In light of this intersection between the ADA and the FMLA, employers should beware of the following mistakes:

  • Those not covered by the FMLA should not assume that they never have to provide unpaid leave to employees
  • Employers covered by the FMLA should not assume that ineligible employees are never eligible for unpaid leave
  • Employers should not assume that the leave of an FMLA-eligible employee is capped at 12 weeks

Instead, non-FMLA employee medical leaves of absence should be determined between the employer and the employee through the use of the ADA’s interactive process. If not, you are putting yourself in the crosshairs of an ADA claim.

In fact, the ADA’s regulations specifically provide that an unpaid medical leave qualifies as a reasonable accommodation and must be provided to an otherwise qualified individual with a disability. Thus, an employer may still have to provide unpaid leave as a reasonable accommodation after an employee exhausts the 12 weeks of FMLA leave, if an employer has fewer than 50 employees or if the employee has less than one year of service.

The EEOC’s Enforcement Guidance on Reasonable Accommodation and Undue Hardship Under the Americans with Disabilities Act provides the following helpful example:

An employee with an ADA disability needs 13 weeks of leave for treatment related to the disability. The employee is eligible under the FMLA for 12 weeks of leave (the maximum available), so this period of leave constitutes both FMLA leave and a reasonable accommodation. Under the FMLA, the employer could deny the employee the 13th week of leave. But, because the employee is also covered under the ADA, the employer cannot deny the request for the 13th week of leave unless it can show undue hardship. The employer may consider the impact on its operations caused by the initial 12-week absence, along with other undue hardship factors.

No leave must be extended indefinitely, and, at some point, will become an undue hardship to the employer and can be ended. When that is, though, is not only going to vary from employer to employer, but also from employee to employee. Each specific leave of absence must be analyzed on its own merits, case by case. A company must work with the employee and the medical caregiver to determine how long an employee needs to be off work, and make the best efforts, within reason, to accommodate the necessary leave for employees who qualify for protection under the ADA.

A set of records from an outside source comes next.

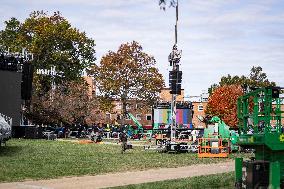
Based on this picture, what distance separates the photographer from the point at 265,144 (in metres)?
9.48

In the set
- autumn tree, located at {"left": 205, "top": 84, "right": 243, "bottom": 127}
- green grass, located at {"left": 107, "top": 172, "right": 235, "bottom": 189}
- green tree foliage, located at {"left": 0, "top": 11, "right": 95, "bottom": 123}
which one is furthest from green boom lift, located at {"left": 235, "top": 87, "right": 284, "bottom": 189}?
autumn tree, located at {"left": 205, "top": 84, "right": 243, "bottom": 127}

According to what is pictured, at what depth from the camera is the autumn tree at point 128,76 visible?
212 ft

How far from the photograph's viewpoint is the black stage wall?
39906 millimetres

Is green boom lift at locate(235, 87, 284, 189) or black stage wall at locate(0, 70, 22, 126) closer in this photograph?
green boom lift at locate(235, 87, 284, 189)

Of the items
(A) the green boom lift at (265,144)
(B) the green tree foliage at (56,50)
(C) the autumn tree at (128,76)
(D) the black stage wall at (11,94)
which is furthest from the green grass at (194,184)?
(C) the autumn tree at (128,76)

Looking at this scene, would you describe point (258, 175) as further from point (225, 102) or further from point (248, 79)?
point (248, 79)

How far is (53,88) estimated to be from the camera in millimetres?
57344

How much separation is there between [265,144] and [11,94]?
33.7 metres

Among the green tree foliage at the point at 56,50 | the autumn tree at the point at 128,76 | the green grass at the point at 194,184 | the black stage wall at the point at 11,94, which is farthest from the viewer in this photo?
the autumn tree at the point at 128,76

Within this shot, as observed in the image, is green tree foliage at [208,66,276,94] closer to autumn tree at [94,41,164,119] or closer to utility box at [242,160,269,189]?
autumn tree at [94,41,164,119]

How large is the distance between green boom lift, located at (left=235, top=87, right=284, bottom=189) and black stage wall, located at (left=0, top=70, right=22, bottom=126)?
32.1m

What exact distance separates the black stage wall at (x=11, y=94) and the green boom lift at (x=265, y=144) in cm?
3212

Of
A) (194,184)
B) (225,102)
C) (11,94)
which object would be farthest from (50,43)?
(194,184)

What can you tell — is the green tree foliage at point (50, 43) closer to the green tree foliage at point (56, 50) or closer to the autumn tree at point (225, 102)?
the green tree foliage at point (56, 50)
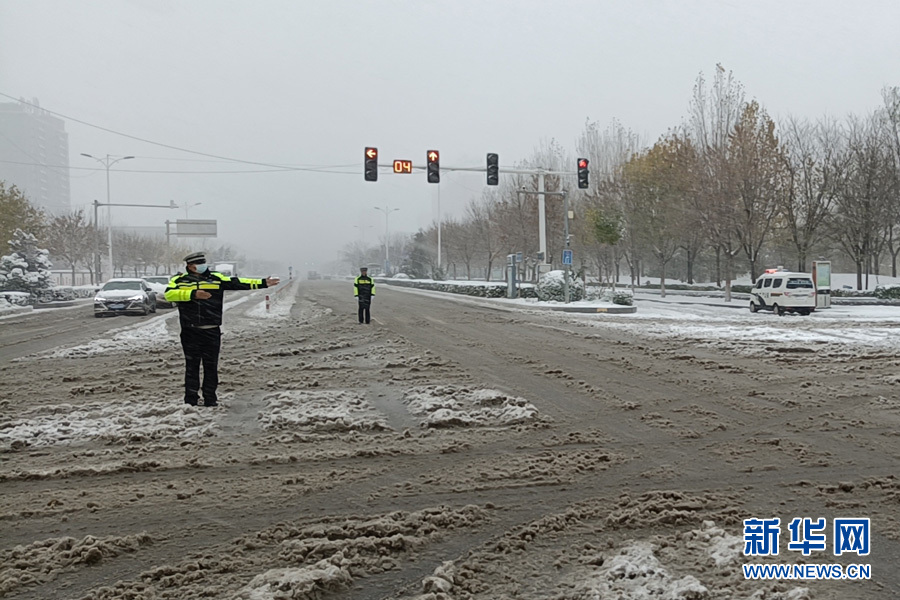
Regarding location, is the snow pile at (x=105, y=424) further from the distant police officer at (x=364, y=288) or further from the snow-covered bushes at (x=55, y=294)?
the snow-covered bushes at (x=55, y=294)

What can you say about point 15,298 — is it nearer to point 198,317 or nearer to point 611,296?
point 611,296

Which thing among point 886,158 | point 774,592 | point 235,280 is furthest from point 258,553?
point 886,158

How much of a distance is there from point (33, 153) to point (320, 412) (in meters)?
194

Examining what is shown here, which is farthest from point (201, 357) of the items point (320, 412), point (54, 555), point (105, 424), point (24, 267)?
point (24, 267)

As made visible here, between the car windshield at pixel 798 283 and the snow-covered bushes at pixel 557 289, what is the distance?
9.67 metres

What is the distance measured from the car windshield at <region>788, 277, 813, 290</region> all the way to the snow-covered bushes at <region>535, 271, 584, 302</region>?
9674mm

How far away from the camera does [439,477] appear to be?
563 cm

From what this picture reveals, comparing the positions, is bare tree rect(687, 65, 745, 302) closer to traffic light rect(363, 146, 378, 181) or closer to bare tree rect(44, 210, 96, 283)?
traffic light rect(363, 146, 378, 181)

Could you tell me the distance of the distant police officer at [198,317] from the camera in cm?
818

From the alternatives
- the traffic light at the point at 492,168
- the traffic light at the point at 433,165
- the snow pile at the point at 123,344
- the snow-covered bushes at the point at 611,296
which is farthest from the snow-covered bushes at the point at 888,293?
the snow pile at the point at 123,344

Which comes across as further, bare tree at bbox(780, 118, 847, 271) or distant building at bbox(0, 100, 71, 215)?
distant building at bbox(0, 100, 71, 215)

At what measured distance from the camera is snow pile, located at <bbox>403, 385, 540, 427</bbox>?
766 centimetres

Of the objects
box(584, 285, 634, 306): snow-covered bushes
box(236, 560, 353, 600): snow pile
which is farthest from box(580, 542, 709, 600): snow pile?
box(584, 285, 634, 306): snow-covered bushes

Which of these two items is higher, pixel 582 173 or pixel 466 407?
pixel 582 173
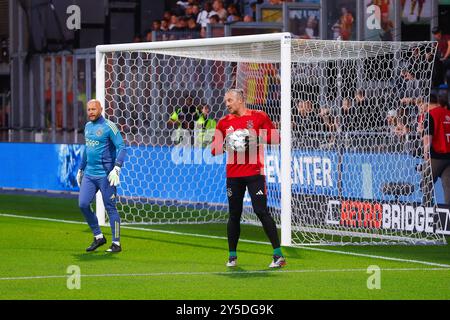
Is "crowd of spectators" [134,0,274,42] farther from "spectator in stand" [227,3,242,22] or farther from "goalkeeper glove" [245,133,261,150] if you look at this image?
"goalkeeper glove" [245,133,261,150]

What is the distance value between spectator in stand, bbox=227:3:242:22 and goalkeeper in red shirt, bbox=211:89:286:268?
1514cm

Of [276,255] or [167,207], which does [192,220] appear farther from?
[276,255]

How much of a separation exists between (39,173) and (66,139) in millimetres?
3902

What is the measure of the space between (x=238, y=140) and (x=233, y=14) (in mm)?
15984

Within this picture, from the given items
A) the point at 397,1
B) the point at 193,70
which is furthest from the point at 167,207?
the point at 397,1

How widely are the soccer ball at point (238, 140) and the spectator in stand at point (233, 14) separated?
15.2 meters

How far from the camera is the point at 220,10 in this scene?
2998 cm

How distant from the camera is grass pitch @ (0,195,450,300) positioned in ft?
39.2

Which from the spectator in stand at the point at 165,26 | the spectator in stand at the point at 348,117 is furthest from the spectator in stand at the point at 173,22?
the spectator in stand at the point at 348,117

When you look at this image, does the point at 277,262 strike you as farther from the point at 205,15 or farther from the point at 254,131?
the point at 205,15

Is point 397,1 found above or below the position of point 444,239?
above

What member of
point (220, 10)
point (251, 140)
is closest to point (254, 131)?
point (251, 140)

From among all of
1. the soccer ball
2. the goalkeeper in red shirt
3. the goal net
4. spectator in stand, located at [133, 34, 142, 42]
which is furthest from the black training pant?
spectator in stand, located at [133, 34, 142, 42]

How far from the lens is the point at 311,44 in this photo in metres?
17.0
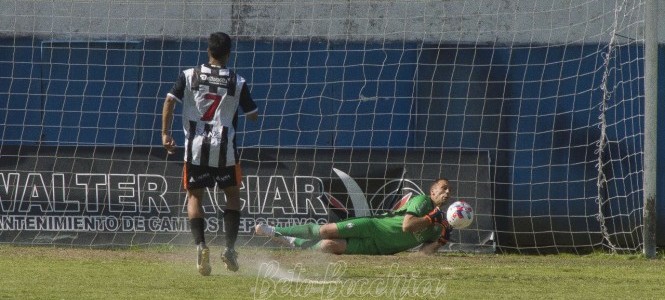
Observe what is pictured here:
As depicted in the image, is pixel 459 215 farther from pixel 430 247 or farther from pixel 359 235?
pixel 359 235

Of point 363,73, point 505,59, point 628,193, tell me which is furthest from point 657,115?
point 363,73

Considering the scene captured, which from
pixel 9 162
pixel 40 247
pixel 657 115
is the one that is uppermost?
pixel 657 115

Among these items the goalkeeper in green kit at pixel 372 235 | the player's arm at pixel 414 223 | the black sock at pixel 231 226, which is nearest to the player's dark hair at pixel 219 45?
the black sock at pixel 231 226

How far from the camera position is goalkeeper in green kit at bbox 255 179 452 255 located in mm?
11773

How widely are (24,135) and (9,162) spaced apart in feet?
1.85

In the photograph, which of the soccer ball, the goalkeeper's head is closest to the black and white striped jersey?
the goalkeeper's head

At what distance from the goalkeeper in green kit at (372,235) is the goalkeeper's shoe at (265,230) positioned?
85 mm

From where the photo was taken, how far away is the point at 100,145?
1266cm

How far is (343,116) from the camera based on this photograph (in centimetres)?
1298

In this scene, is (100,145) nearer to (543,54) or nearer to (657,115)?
(543,54)

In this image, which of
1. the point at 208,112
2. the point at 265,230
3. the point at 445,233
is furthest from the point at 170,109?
the point at 445,233

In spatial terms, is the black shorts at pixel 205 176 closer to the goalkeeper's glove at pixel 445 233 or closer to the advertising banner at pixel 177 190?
the goalkeeper's glove at pixel 445 233

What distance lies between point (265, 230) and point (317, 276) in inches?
97.7

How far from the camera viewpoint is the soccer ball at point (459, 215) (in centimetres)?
1161
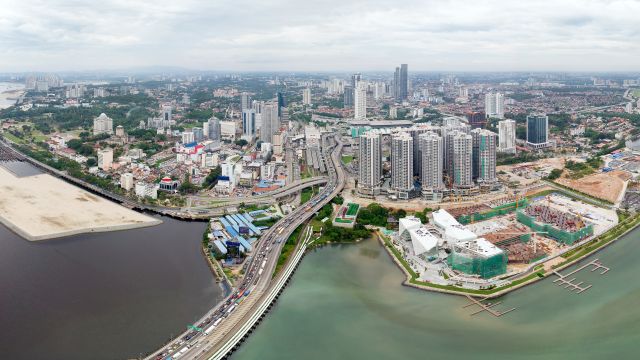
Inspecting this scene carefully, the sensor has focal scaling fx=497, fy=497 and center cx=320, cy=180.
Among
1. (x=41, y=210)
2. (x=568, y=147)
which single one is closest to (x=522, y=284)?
(x=41, y=210)

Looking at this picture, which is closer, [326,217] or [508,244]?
[508,244]

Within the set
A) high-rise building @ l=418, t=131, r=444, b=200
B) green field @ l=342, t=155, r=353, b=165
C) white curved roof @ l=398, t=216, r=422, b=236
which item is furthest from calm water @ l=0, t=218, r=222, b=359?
green field @ l=342, t=155, r=353, b=165

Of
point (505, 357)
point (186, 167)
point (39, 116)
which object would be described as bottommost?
point (505, 357)

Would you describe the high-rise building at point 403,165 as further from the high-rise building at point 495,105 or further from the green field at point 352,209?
the high-rise building at point 495,105

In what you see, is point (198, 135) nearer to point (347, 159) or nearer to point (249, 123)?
point (249, 123)

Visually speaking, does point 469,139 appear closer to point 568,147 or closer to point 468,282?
point 468,282

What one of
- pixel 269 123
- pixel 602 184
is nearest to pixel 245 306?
pixel 602 184

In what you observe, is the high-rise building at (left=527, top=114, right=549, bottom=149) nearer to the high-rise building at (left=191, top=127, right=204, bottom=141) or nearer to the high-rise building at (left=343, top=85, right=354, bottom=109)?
the high-rise building at (left=191, top=127, right=204, bottom=141)
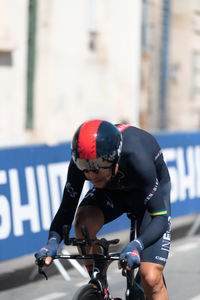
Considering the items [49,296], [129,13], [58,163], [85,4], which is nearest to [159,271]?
[49,296]

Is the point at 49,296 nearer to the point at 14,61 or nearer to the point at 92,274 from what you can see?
the point at 92,274

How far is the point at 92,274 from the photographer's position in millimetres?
4816

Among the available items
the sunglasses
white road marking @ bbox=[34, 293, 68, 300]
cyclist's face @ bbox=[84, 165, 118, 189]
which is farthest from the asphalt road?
the sunglasses

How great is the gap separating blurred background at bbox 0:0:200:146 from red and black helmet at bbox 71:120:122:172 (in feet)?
36.3

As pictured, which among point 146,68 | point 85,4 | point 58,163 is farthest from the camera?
point 146,68

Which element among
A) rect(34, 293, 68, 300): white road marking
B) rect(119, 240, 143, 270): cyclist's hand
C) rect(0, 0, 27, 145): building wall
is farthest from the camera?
rect(0, 0, 27, 145): building wall

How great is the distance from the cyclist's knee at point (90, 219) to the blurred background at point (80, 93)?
2.40 meters

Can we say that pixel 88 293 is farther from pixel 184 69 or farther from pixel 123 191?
pixel 184 69

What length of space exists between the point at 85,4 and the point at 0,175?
35.4 ft

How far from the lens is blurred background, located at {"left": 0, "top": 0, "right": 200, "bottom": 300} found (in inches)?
313

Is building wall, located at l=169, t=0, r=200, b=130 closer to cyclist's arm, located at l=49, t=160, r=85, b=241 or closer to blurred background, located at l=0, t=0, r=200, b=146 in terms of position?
blurred background, located at l=0, t=0, r=200, b=146

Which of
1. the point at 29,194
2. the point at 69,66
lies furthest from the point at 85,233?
the point at 69,66

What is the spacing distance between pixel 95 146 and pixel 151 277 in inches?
39.9

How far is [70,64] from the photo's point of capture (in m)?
17.3
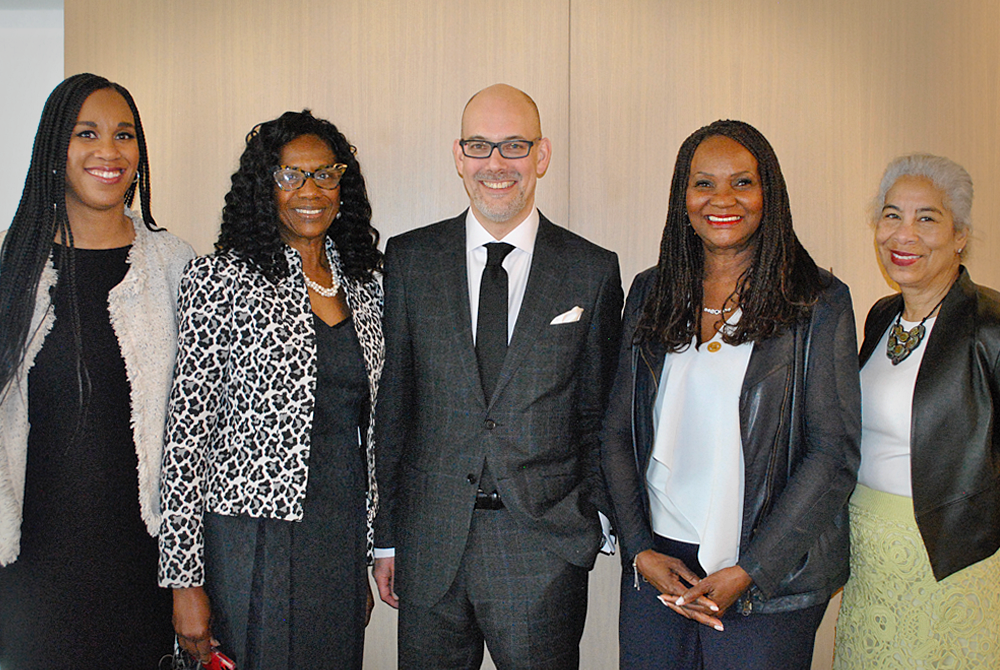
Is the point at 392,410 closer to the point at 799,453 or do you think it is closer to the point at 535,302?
the point at 535,302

Employers need to be practical and tread very lightly around these issues. The EEOC is aggressively pursuing businesses that enforce leave of absence policies to the detriment of disabled employees by denying extended unpaid leaves. Unless you want to end up in the EEOC’s crosshairs, I recommend the following:

  1. Avoid leave policies that provide a per se maximum amount of leave, after which time an employee loses his or her job
  2. Engage in the interactive process with an employee who needs an extended leave of absence, which includes the gathering of sufficient medical information and a definitive return to work date documented by a medical professional
  3. Involve your employment counsel to aid in the process of deciding when an extended leave crosses the line from a reasonable accommodation to an undue hardship
  4. Open your workplace to disabled employees to demonstrate to the EEOC, if necessary, that you take your ADA obligations seriously
  5. Unpaid leaves and all associated costs (modified schedule, added overtime, temporary hires, lost productivity, etc.) should be documented to help make your undue hardship argument, if necessary

Remembering “A, E, I, O, U” can help you avoid the defense of a costly disability discrimination lawsuit.